» **PASSAGE GIVEN**:
(begin)
Re: Three solution designs to the first three Graphs use cases from David Wood on 2012-01-04 (public-rdf-wg@w3.org from January 2012)

From: David Wood <david@3roundstones.com>
Date: Wed, 4 Jan 2012 14:23:31 -0500
To: Sandro Hawke <sandro@w3.org>
Cc: public-rdf-wg <public-rdf-wg@w3.org>
Message-Id: <177B89C2-3542-4D17-9014-4787F9736671@3roundstones.com>
Thanks, Sandro.  That's very helpful.

It might be useful to consider augmenting TriG syntax to support your third solution (explicitly naming relations). I'd be quite happy with that.

We could also consider standardizing the existing TriG syntax to be a syntactic shorthand for TriG REST semantics; that is, a lack of explicitly declared relation infers log:semantics.

Regards,
Dave


On Jan 4, 2012, at 1:45 PM, Sandro Hawke <sandro@w3.org> wrote:

> While it's fresh in my mind, let me write down the view I came to during
> today's telecon.   (And, carry it a bit farther.)  Guus, I don't know if
> you still want to write up your understanding of it, or if this obviates
> your action.
> 
> 
> * Use Case 1:   (presented by cygri at 21 Dec meeting)
> 
> Several systems want to use the data gathered by one RDF crawler.  They
> don't need simultaneous access to older versions of the data.
> 
> Solution A: use TriG or N-Quads with the fourth column (graph label)
> being the URL the content was fetched from.
> 
>        <http://example.org> { ... triples recently fetched from there }
> 
> * Use Case 2:   (brought up in questions by sandro at 21 Dec meeting)
> 
> Several systems want to use the data gathered by one RDF crawler.  They
> need simultaneous access to older versions of the data.
(end)
» **DATA FOR THIS TASK**:
(begin)
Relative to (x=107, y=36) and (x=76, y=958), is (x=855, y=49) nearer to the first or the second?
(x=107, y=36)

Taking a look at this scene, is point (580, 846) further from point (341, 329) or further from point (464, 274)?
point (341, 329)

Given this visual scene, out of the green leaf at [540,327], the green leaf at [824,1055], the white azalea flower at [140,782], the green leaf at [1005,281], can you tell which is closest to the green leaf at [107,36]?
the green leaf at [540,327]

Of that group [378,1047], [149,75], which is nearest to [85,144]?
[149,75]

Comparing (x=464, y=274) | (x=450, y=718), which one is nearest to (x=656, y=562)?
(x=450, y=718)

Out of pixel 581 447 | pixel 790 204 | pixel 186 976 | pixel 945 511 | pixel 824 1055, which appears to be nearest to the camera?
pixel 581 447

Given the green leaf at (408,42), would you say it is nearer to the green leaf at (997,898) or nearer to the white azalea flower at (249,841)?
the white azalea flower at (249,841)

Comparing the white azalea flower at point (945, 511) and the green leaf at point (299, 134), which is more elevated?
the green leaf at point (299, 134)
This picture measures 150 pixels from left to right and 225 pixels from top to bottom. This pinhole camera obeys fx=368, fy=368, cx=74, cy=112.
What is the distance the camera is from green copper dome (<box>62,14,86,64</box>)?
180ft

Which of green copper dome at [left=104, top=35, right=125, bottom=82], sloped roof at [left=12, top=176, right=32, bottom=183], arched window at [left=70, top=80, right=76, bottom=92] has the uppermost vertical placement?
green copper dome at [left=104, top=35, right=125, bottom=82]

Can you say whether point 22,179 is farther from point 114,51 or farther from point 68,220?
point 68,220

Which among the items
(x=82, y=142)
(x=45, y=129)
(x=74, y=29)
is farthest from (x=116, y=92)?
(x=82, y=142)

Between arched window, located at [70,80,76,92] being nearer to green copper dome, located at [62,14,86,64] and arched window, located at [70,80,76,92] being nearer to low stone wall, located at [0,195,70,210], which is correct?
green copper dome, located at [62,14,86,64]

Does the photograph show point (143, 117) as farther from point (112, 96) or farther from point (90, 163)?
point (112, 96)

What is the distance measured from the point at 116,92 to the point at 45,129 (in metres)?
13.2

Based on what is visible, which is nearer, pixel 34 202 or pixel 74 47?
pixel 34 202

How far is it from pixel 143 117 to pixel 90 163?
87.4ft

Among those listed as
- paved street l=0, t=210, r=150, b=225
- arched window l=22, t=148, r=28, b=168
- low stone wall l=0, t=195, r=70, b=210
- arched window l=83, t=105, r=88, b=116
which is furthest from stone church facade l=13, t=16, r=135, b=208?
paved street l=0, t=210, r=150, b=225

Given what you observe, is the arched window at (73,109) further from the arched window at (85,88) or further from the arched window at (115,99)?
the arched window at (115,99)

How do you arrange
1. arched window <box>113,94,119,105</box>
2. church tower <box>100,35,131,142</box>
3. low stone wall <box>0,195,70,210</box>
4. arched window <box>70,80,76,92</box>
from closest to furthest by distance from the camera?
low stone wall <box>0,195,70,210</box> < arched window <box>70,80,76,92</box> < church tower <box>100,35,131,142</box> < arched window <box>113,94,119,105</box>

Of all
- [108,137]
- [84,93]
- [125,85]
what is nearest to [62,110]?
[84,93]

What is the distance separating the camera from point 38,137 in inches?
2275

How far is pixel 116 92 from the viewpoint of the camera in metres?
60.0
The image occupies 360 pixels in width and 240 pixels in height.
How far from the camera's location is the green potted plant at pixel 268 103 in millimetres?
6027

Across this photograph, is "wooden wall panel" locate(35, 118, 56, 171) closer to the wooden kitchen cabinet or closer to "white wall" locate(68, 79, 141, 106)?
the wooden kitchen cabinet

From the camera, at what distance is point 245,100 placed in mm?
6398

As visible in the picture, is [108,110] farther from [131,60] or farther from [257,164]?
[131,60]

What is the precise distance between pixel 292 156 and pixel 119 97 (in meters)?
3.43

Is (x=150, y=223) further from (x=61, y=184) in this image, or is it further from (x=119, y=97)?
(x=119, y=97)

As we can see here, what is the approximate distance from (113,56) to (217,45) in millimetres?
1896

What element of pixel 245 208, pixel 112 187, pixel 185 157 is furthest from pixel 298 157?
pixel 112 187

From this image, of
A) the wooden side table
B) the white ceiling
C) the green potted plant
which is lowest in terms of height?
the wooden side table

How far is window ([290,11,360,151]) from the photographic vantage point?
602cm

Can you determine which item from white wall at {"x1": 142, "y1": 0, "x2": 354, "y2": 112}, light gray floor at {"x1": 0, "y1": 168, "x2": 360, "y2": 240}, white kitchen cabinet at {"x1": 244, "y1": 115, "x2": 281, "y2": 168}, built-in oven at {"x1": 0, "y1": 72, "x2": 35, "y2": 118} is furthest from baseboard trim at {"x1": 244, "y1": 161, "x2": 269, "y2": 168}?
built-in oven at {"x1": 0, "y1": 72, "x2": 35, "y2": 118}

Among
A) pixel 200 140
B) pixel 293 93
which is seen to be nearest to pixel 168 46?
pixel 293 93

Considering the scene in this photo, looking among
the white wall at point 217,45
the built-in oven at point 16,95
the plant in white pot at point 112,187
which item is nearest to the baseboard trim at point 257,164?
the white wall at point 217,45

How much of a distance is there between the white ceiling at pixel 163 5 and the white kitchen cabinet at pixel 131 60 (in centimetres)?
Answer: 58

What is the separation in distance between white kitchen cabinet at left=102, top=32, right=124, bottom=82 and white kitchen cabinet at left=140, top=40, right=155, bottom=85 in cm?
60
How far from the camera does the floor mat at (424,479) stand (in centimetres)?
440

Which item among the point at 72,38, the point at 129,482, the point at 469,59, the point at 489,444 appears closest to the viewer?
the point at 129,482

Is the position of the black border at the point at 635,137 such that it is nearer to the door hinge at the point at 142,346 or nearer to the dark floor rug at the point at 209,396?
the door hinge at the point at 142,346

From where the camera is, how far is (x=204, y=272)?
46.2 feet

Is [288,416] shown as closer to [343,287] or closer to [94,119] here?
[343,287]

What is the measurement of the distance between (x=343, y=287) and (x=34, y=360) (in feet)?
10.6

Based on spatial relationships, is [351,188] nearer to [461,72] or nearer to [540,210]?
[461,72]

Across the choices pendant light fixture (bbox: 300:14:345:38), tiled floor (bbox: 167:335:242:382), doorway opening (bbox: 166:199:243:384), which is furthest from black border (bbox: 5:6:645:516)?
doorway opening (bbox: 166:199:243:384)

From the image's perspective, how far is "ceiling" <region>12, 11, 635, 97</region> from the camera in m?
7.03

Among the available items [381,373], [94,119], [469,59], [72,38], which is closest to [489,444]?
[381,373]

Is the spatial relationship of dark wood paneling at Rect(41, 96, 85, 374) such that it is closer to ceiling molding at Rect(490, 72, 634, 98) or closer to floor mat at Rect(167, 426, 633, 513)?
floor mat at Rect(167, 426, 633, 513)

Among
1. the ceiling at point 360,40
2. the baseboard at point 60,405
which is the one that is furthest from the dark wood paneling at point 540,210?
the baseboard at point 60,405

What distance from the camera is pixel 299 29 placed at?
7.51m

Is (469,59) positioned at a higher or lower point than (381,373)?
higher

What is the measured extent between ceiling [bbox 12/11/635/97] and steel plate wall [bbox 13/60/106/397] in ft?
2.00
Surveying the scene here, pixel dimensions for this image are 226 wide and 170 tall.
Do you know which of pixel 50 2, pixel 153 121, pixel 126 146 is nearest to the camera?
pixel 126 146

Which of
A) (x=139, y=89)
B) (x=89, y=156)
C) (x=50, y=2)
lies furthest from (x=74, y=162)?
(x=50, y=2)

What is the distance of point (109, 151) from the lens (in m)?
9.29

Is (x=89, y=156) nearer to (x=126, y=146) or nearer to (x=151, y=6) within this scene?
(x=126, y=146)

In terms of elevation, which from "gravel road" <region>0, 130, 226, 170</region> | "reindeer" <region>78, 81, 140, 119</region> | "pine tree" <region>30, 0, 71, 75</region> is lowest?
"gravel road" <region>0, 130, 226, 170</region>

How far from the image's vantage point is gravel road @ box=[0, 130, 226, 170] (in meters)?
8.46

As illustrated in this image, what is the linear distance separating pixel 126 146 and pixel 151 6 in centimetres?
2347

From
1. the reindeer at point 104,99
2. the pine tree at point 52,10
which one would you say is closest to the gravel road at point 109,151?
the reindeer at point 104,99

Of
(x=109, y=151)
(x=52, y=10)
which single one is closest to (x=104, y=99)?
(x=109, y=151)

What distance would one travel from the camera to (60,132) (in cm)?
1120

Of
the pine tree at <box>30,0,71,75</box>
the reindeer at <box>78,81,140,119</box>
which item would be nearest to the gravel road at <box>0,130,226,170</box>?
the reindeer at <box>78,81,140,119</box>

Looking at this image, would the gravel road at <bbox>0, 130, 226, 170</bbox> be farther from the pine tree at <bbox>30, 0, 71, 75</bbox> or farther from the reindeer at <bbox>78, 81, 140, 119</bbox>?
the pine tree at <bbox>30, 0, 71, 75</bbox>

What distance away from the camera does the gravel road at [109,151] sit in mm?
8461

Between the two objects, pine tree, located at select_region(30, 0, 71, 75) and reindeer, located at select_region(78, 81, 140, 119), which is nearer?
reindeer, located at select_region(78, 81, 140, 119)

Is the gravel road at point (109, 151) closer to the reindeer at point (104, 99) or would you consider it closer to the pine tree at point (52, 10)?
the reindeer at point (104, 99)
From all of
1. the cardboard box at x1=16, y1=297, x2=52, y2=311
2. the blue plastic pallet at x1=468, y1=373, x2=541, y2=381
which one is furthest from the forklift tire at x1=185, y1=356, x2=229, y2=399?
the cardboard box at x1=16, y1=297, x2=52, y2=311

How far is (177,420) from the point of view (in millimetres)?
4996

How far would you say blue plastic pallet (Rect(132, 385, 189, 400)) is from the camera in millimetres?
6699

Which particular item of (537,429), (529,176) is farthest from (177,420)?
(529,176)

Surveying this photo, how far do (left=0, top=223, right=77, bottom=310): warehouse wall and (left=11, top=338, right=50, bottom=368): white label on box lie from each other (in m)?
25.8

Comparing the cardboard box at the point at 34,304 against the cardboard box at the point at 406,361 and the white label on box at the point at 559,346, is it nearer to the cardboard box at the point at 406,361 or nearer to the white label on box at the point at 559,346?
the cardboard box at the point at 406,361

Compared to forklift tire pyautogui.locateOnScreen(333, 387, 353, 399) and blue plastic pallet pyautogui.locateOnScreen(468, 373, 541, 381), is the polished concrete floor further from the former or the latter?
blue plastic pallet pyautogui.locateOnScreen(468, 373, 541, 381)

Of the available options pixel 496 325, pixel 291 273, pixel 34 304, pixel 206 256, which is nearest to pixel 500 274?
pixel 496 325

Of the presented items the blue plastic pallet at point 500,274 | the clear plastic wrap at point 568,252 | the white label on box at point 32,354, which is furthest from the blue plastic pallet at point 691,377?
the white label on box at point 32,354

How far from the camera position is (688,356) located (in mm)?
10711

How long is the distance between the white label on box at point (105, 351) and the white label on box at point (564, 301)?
(end)
» **DIRECTIONS**:
1. Translate this sentence from the email into French: "Several systems want to use the data gathered by one RDF crawler."
2. Gather every line of the records that contains the string "stone". Case counts.
The email and the records are unrelated pieces of material.

» **ANSWERS IN ORDER**:
1. Plusieurs systèmes veulent utiliser les données collectées par un seul robot d'exploration RDF.

2.
Between arched window, located at [70,80,76,92] being nearer to green copper dome, located at [62,14,86,64] and arched window, located at [70,80,76,92] being nearer to low stone wall, located at [0,195,70,210], which is correct?
- low stone wall l=0, t=195, r=70, b=210
which is furthest from stone church facade l=13, t=16, r=135, b=208?
3. low stone wall <box>0,195,70,210</box>
low stone wall <box>0,195,70,210</box> < arched window <box>70,80,76,92</box> < church tower <box>100,35,131,142</box> < arched window <box>113,94,119,105</box>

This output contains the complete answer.